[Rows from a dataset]
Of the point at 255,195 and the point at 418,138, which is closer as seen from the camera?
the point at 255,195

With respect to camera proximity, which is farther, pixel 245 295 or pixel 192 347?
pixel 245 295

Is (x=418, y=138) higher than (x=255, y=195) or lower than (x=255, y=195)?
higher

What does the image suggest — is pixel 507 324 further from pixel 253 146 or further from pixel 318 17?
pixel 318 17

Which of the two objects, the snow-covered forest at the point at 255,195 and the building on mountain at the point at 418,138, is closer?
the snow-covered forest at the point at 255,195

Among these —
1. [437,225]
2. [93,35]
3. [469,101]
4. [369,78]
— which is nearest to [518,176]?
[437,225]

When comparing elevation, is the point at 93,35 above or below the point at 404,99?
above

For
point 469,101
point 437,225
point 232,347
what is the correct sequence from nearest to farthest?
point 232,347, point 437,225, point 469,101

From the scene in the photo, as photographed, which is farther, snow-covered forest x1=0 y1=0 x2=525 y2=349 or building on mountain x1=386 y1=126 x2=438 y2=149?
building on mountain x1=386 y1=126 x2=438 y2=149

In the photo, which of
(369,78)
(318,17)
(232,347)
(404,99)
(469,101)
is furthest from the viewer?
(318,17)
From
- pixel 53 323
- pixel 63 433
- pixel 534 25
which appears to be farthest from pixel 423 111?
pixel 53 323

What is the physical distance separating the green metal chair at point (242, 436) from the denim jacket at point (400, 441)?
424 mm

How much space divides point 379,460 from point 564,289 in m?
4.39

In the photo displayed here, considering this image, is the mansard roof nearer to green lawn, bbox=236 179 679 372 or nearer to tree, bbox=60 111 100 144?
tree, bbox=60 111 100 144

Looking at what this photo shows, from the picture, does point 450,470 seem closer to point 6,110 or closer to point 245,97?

▶ [GIVEN EXERCISE]: Recast the lines from the one containing "In the photo displayed" through the last line, both ends included, as a numbered list without the blank lines.

▶ [COMPLETE ANSWER]:
1. In the photo displayed here, considering this image, is the mansard roof nearer to green lawn, bbox=236 179 679 372 or nearer to tree, bbox=60 111 100 144?
2. tree, bbox=60 111 100 144
3. Looking at what this photo shows, from the picture, does point 450,470 seem closer to point 6,110 or closer to point 245,97?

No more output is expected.